= Albaud of Toul =

Saint Albaud of Toul, otherwise Aladius or Albin (d. c. 525) was a 6th-century bishop of Toul. He is venerated as a saint in the Catholic church with a feast day celebrated on 1 March.

==Biography==
Albaud was a priest and a close friend of Saint Evre, whom he succeeded as the eighth bishop of Toul, in which post he served between approximately 507 and 525. He completed the church begun by his predecessor and dedicated to him. He also founded a religious community for men to which he gave the Rule of Agaunum, the origin of the Benedictine Abbey of St.
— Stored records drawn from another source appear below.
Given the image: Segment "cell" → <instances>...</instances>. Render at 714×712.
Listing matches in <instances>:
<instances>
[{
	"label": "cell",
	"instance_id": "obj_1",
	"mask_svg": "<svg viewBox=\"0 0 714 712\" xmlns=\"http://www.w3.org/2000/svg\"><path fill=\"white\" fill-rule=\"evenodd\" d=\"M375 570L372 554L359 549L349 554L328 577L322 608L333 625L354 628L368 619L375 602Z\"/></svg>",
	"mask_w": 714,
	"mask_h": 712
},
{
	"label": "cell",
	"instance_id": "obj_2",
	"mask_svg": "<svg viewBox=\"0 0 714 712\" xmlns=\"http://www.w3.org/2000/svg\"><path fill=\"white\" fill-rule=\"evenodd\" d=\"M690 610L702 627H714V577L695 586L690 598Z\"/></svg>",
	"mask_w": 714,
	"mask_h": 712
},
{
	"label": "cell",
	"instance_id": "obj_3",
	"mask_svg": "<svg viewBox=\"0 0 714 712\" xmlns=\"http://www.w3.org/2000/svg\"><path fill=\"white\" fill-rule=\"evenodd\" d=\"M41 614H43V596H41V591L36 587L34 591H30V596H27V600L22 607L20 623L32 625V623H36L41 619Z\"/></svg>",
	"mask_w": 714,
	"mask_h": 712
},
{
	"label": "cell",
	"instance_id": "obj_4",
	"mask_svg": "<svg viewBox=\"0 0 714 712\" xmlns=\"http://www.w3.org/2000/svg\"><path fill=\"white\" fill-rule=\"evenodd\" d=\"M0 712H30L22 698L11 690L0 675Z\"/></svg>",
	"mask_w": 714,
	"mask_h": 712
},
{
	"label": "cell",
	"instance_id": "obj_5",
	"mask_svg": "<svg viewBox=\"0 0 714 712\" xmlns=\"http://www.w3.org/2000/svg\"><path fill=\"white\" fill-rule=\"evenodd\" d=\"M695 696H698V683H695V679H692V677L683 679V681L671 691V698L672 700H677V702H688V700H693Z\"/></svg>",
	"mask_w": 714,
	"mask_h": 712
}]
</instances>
Evre.

His residence, built in the 6th century, constituted the first bishop's palace and was known as the Curia Albaudi or Cour Saint Albaud. It remained till the 13th century, when it was demolished during the construction of the present cathedral. It was located near the cloister.

==Veneration==
Albaud died about 525 and his body was buried in the church of the Abbey of St. Evre. Saint Gauzelin, thirty-second bishop of Toul, who ministered between 922 and 962, disinterred his remains and placed them in a reliquary.
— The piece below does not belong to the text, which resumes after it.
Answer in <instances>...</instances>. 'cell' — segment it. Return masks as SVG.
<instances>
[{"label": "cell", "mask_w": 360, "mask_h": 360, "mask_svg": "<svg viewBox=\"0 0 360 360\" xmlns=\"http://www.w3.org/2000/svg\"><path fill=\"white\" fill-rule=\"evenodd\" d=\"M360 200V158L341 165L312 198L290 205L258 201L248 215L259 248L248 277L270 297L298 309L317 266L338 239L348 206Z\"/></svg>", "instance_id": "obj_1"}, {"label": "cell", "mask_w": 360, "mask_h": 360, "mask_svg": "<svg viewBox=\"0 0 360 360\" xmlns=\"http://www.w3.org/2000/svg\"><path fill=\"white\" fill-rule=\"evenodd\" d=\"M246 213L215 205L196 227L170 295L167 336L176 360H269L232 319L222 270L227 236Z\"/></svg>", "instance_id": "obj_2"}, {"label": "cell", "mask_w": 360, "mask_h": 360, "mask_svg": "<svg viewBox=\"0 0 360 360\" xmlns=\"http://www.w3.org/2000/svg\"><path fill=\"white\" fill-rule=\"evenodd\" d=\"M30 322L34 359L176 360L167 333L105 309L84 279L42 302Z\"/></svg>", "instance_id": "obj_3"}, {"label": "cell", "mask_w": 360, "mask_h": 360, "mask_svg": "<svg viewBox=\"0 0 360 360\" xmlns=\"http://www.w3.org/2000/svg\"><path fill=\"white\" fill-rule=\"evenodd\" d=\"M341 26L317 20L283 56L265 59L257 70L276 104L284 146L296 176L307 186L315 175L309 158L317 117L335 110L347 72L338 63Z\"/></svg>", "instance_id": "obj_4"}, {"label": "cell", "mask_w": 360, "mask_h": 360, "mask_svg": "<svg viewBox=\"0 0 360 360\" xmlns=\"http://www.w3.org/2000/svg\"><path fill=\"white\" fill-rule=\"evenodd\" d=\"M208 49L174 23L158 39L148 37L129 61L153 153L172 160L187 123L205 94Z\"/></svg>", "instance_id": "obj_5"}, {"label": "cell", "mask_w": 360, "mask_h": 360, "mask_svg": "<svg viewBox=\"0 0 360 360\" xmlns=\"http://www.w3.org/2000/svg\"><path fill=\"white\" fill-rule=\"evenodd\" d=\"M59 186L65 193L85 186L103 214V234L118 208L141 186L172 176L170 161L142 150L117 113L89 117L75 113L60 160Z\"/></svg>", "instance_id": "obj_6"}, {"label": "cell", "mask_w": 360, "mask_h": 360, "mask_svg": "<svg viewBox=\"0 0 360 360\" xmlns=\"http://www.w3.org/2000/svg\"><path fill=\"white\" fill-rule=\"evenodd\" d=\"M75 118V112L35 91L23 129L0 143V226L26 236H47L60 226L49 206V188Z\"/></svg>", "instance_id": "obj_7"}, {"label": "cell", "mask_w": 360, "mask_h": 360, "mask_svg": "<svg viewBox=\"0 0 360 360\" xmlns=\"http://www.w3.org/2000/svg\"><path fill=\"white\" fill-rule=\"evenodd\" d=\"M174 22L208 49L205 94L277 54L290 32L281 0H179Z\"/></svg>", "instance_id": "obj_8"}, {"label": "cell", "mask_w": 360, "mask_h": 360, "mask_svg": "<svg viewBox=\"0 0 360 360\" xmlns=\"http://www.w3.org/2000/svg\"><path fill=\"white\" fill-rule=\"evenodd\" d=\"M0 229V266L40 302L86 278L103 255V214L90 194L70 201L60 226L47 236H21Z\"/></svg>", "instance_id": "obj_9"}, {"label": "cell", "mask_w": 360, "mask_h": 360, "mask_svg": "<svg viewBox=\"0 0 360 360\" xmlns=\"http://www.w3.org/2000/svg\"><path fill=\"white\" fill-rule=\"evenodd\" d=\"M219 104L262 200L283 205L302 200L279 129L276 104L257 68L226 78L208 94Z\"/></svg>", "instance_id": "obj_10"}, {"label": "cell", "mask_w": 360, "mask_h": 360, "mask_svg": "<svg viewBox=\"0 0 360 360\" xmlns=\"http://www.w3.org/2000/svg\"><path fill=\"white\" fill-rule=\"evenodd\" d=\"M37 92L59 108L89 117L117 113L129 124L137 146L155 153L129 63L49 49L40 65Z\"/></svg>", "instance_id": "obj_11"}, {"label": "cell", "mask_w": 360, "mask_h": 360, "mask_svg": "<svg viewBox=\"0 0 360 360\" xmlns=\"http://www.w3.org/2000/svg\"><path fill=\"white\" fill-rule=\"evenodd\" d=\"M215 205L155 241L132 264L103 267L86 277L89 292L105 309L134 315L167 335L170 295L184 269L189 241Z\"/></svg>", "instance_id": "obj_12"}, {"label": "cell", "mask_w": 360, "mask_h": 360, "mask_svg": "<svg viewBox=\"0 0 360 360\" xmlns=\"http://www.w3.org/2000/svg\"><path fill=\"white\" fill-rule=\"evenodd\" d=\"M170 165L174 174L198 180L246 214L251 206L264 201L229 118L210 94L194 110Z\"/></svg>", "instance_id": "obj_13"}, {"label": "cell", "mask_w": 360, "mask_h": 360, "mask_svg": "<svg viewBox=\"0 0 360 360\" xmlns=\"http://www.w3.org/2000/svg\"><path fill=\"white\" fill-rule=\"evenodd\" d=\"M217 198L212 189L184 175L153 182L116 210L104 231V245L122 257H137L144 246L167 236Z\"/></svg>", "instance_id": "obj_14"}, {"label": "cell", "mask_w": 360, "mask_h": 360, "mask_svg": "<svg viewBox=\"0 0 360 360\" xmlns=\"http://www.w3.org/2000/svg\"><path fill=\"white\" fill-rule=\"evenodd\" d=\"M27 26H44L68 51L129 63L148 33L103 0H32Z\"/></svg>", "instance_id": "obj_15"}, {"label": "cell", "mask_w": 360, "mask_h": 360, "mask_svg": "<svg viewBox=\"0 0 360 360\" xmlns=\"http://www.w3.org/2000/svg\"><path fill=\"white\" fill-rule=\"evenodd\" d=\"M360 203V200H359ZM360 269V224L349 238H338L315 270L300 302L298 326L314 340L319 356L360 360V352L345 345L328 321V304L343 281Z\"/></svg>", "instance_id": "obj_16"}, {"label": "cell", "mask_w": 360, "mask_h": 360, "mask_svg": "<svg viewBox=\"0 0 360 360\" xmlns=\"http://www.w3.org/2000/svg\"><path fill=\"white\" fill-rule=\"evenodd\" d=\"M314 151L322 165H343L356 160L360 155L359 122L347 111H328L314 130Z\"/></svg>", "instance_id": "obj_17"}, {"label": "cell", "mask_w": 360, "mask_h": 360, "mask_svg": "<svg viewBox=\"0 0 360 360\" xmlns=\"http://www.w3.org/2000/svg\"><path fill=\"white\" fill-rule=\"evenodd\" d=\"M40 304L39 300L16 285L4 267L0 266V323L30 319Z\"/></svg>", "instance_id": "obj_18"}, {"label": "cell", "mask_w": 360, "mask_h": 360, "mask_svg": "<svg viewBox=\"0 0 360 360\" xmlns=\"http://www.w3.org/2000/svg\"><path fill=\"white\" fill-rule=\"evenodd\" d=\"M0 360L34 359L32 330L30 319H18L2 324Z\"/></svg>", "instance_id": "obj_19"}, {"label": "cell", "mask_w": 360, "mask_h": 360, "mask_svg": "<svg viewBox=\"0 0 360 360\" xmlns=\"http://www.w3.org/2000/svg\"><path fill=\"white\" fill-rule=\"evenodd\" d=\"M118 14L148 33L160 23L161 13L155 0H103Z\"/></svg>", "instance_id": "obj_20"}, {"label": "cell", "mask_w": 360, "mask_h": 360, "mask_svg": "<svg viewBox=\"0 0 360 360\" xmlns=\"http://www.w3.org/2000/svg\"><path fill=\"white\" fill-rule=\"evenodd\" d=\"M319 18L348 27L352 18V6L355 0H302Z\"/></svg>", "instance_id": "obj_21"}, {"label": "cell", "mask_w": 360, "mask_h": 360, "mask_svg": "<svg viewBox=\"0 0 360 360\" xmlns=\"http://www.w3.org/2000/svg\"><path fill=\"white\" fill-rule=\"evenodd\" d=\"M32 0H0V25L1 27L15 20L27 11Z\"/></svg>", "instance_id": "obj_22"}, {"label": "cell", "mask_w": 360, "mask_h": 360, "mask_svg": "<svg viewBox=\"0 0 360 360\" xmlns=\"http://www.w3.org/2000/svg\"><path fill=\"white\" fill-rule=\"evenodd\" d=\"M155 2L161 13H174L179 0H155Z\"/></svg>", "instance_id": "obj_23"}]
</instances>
The feast of Saint Albaud is celebrated on 1 March. For centuries, pilgrims came to venerate his relics and to receive from the monks a distribution of specially blessed wine, known as the vinage or vinaigre de Saint Albaud. Until the 19th century, the inhabitants of Toul retained this tradition, having the wine blessed in the abbey. This drink was given to the sick in the hope that it might heal them.

Albaud's successor was Trifsorich of Toul.